YOUR ASSIGNMENT - Convert the records below into a Markdown table with two columns, "No." for the row number and "Caption" for the line, skipping any blank lines. Leave out the pictures.

Crawled caption records -
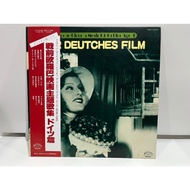 1LP Vinyl Records Record DER Deutzches FILM Doyツ YZ-87-RC (J21C22)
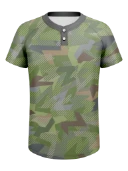 Rendered design template preview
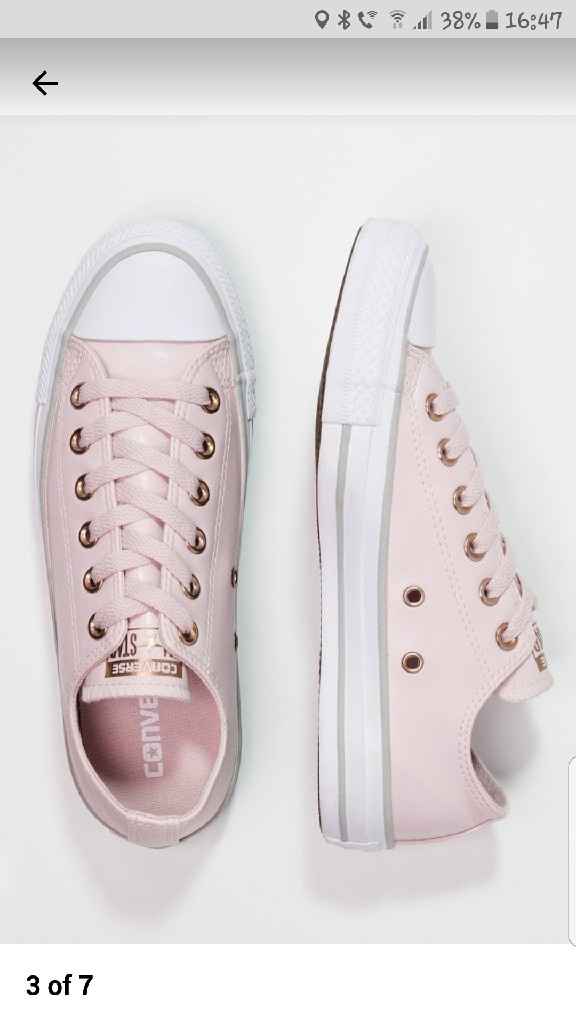  Avis Converse pour danser...lesquels choisir?? - 5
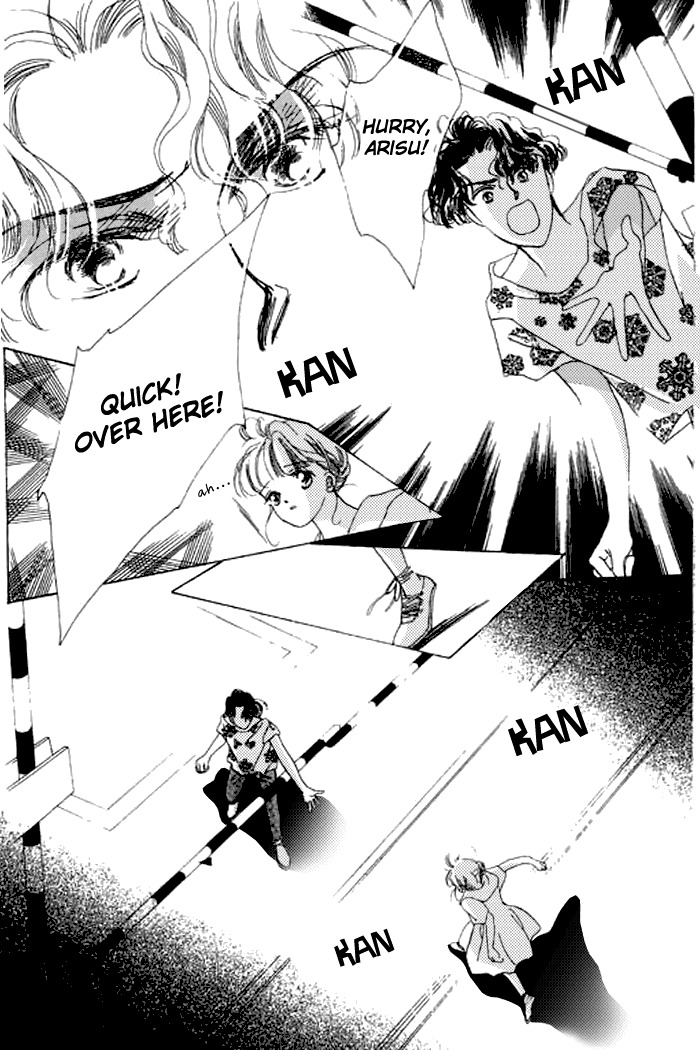 Arisu ga Fushigi Chapter 15 page 39 - Chapter 15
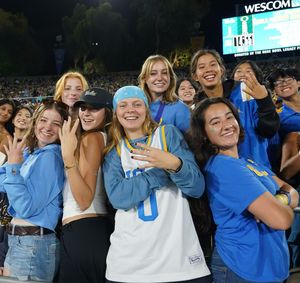 Image post by @uclatheden on Instagram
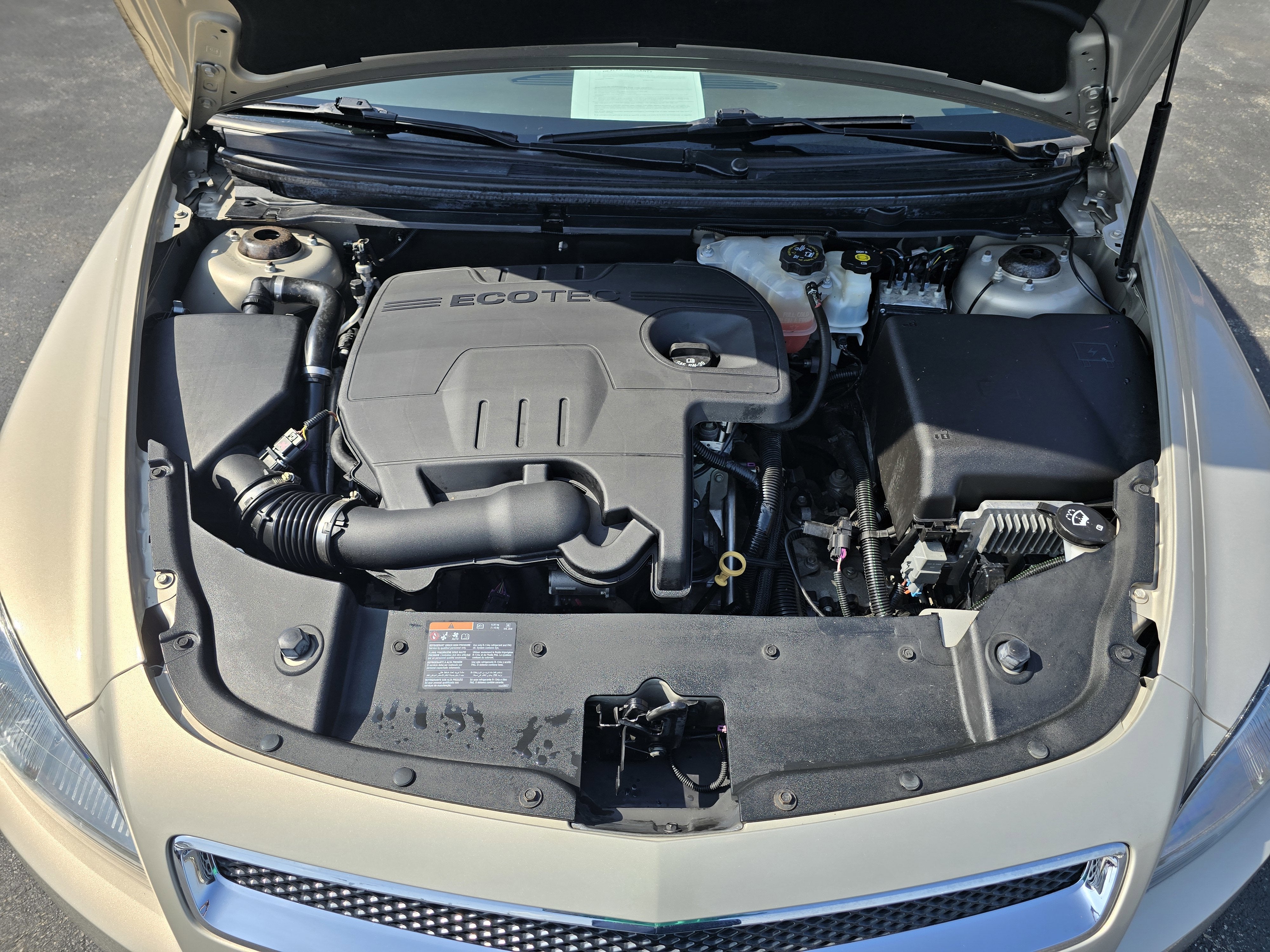 2010 Chevrolet Malibu LT w/1LT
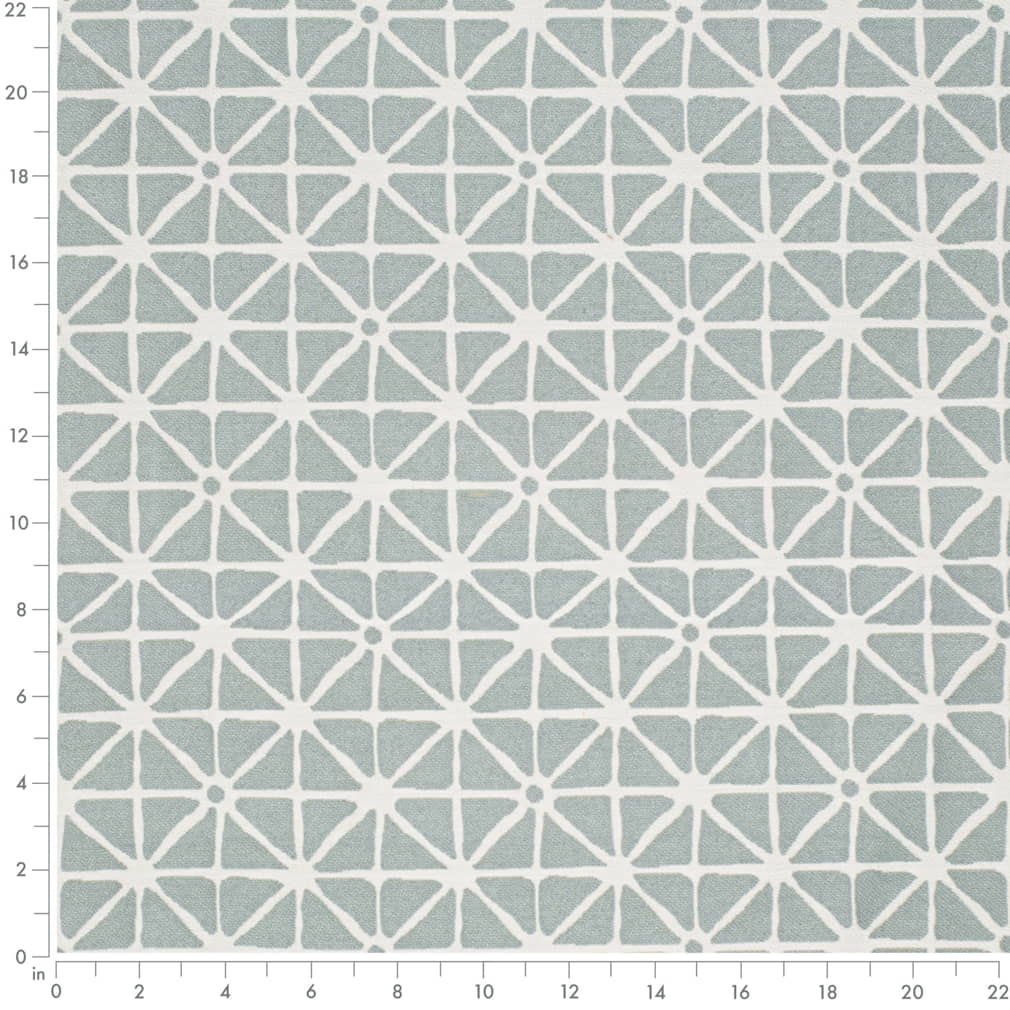 CB800-468 Abstract & Geometric nan Aqua & Teal Charlotte Colors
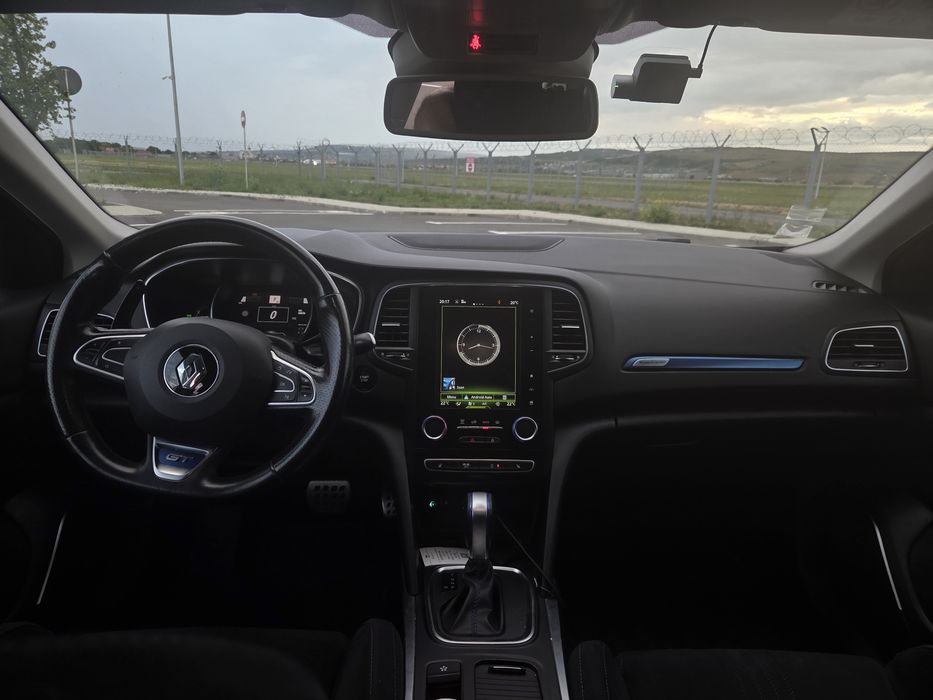 Vand  Renault Megane 4 GT 1.6dci 165hp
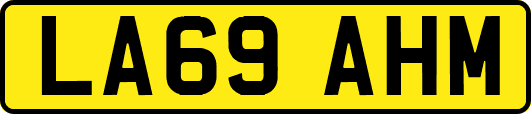 LA69AHM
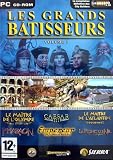 Revue Vivendi Universal Games  / Grand Batisseurs Pack 4 Jeux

EXPECTED OUTPUT -
| No. | Caption |
|---|---|
| 1 |  1LP Vinyl Records Record DER Deutzches FILM Doyツ YZ-87-RC (J21C22) |
| 2 |  Rendered design template preview |
| 3 |   Avis Converse pour danser...lesquels choisir?? - 5 |
| 4 |  Arisu ga Fushigi Chapter 15 page 39 - Chapter 15 |
| 5 |  Image post by @uclatheden on Instagram |
| 6 |  2010 Chevrolet Malibu LT w/1LT |
| 7 |  CB800-468 Abstract & Geometric nan Aqua & Teal Charlotte Colors |
| 8 |  Vand  Renault Megane 4 GT 1.6dci 165hp |
| 9 |  LA69AHM |
| 10 |  Revue Vivendi Universal Games  / Grand Batisseurs Pack 4 Jeux |